Theresa had been captivated at that first meeting, but her fascination with Julie had begun even before that—almost from the moment she'd opened her file at home one night and began reading her responses to the battery of tests that was part of the evaluating process that Theresa herself had recently developed. By the time she was finished, Theresa had a firm grasp of the workings of the child's facile mind as well as the depth of her pain and the details of her current plight: Abandoned by her birth parents and rejected by two sets of adoptive parents, Julie had been reduced to spending her childhood on the fringes of the Chicago slums in a succession of overcrowded foster homes. As a result, throughout her life, her only source of real human warmth and support came from her companions—grubby, unkempt kids like herself whom she philosophically regarded as "her own kind," kids who taught her to filch goods from stores and, later, to cut school with them. Her quick mind and quicker fingers had made Julie so good at both that no matter how often she was shuffled off to a new foster home, she almost immediately achieved a certain popularity and respect among her peers, so much so that a few months ago, a group of boys had condescended to demonstrate to her the various techniques they used for breaking into cars and hot-wiring them—a demonstration that resulted in the entire group of them being busted by an alert Chicago cop, including Julie, who was merely an observer.

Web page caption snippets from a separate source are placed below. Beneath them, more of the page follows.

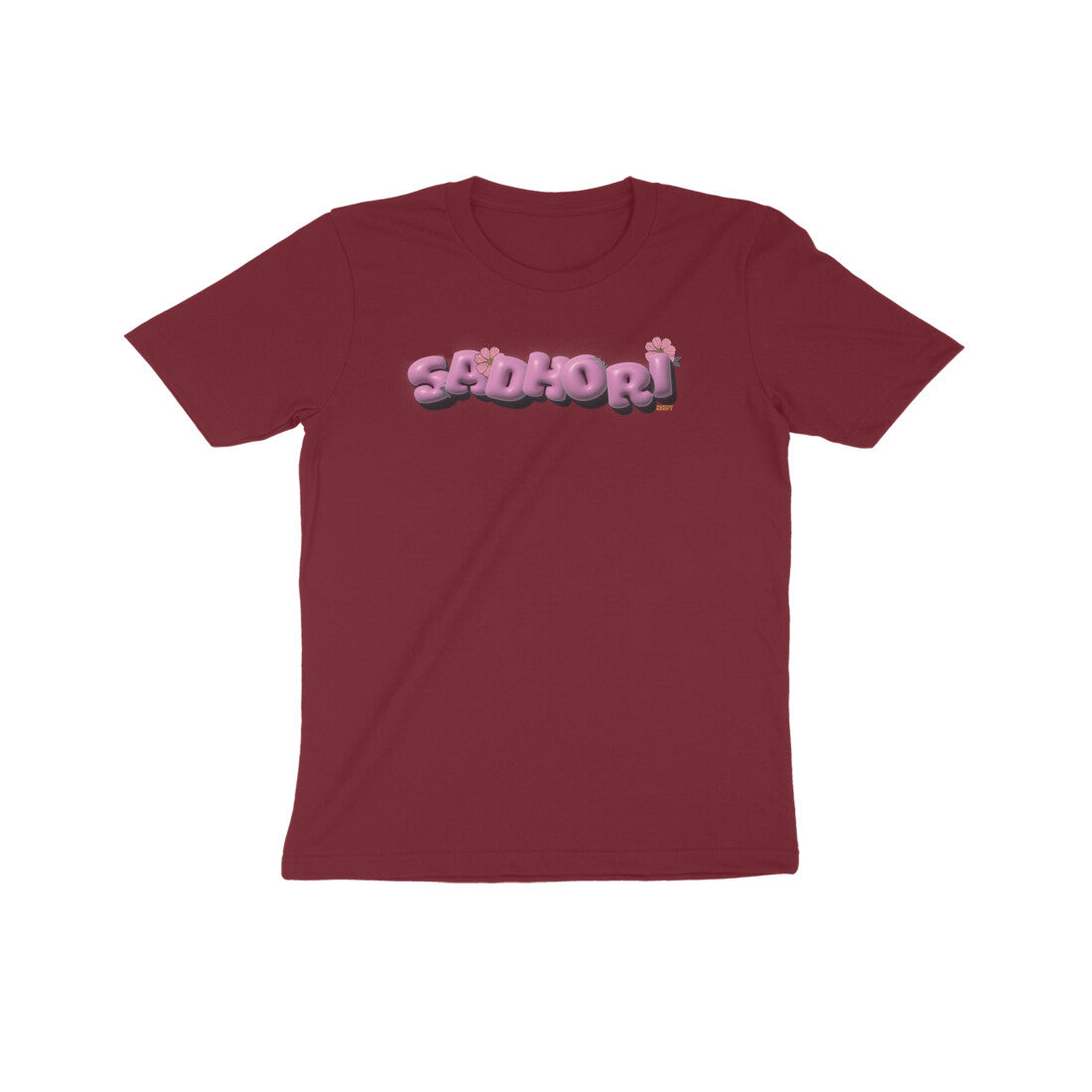 Sadhori // Li'l Angel | Kids | Classic T-shirt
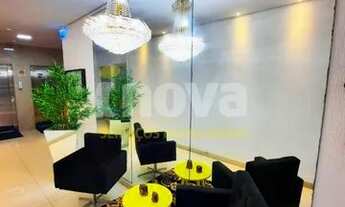 Imagem 4: APARTAMENTO COM 03 DORMITÓRIOS NA BARRA EM TRAMANDAÍ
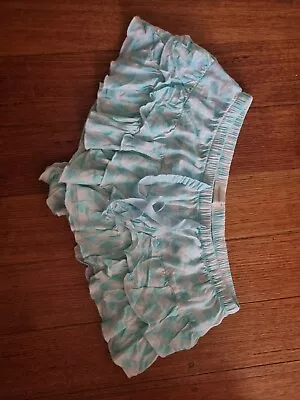 Ladies Peter Alexander Boxers • $15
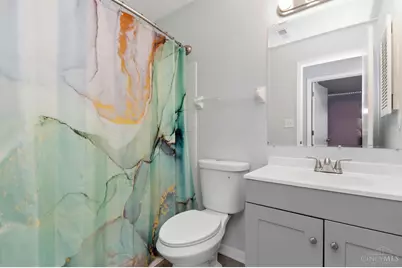 1594 Gelhot Drive #79, Fairfield, OH 45014 - Photo 26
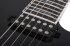 Электрогитара Schecter REAPER-6 CUSTOM GLOSS BLACK фото 11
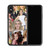 Kiernan Shipka Phone Case iphone 10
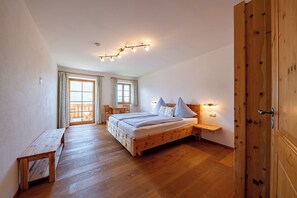 1 Schlafzimmer, Bügeleisen/Bügelbrett, Internetzugang, Bettwäsche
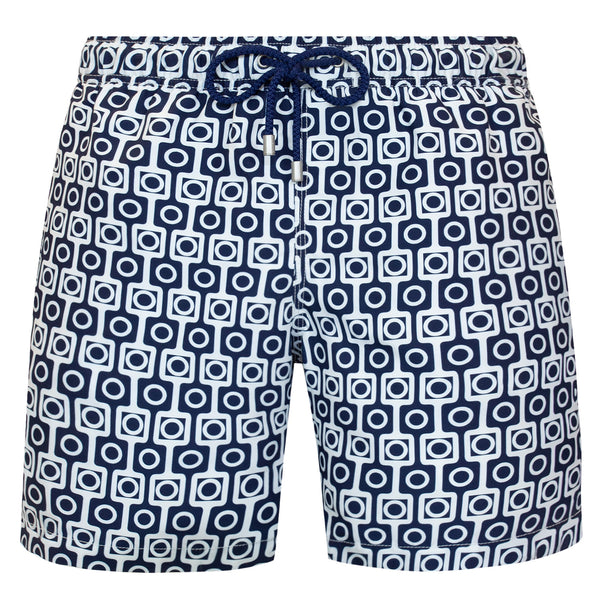 Bluemint arthus swim shorts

That day had marked Julie's first arrest, and although Julie didn't know it, it also marked Julie's first real "break" because it ultimately brought her to Dr. Wilmer's attention. After being—somewhat unjustly—arrested for attempted auto theft, Julie was put into Dr. Wilmer's new, experimental program that included an intensive battery of psychological tests, intelligence tests, and personal interviews and evaluations conducted by Dr. Wilmer's group of volunteer psychiatrists and psychologists. The program was intended to divert juveniles in the care of the state from a life of delinquency and worse.